Before the general election of 2013, Dagoretti Constituency was divided, with the bulk of the western and southern parts forming Dagoretti South Constituency; the south-east stretch combined with part of Lang'ata Constituency to form Kibra Constituency; the rest was combined with part of Westlands Constituency to form Dagoretti North Constituency.

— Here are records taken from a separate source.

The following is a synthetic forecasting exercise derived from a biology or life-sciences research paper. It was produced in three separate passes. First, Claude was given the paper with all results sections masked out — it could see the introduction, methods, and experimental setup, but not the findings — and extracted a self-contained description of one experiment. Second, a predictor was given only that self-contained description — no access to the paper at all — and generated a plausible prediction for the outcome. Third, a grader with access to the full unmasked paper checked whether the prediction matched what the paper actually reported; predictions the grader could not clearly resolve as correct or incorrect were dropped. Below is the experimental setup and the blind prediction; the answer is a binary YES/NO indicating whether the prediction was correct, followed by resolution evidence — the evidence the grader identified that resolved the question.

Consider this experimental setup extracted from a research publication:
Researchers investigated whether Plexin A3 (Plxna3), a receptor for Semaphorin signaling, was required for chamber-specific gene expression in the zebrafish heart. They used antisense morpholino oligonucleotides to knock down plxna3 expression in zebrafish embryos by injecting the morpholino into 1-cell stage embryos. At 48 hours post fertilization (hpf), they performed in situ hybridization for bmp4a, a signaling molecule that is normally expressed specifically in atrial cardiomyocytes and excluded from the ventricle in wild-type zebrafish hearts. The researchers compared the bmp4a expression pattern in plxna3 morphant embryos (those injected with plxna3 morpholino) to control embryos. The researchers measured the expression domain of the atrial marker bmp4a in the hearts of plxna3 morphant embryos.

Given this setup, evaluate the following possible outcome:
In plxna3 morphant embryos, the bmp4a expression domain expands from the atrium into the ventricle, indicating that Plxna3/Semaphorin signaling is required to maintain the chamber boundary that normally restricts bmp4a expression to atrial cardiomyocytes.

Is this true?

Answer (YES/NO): NO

== Members of Parliament ==

| Elections | MP |  | Party | Notes |  |
| 1963 |  | Njoroge Mungai | KANU |  |  |
| 1969 |  | Njoroge Mungai | KANU | One-party system |  |
| 1974 |  | Johnstone Muthiora | KANU | Muthiora died soon after elections, necessitating a by-election. |  |
| 1975 |  | Francis Kahende | KANU | By-Election, One-party system |  |
| 1979 |  | Njoroge Mungai | KANU | One-party system |  |
| 1983 |  | Clement Gachanja | KANU | One-party system |  |
| 1988 |  | Chris Kamuyu | KANU | One-party system |  |
| 1992 |  | Chris Kamuyu | FORD-Asili |  |  |
| 1997 |  | Beth Wambui Mugo | SDP |  |  |
| 2002 |  | Beth Wambui Mugo | NARC |  |  |
| 2007 |  | Beth Wambui Mugo | Party of National Unity |  |  |
Dagoretti dissolved into Dagoretti North, Dagoretti South, and Kibra

== Locations and wards ==

Locations
| Location | Population* |
| Kawangware | 86,824 |
| Kenyatta/Golf course | 30,253 |
| Mutuini | 14,521 |
| Riruta | 65,958 |
| Uthiru/Ruthimitu | 23,016 |
| Waithaka | 19,937 |
| Total | 240,081 |
1999 census.

Wards
| Ward | Registered Voters |
| Kawangware | 22,662 |
| Kenyatta/Golf course | 24,948 |
| Mutuini | 6,344 |
| Riruta | 20,329 |
| Uthiru/Ruthimitu | 8,120 |
| Waithaka | 6,952 |
| Total | 89,355 |
*September 2005.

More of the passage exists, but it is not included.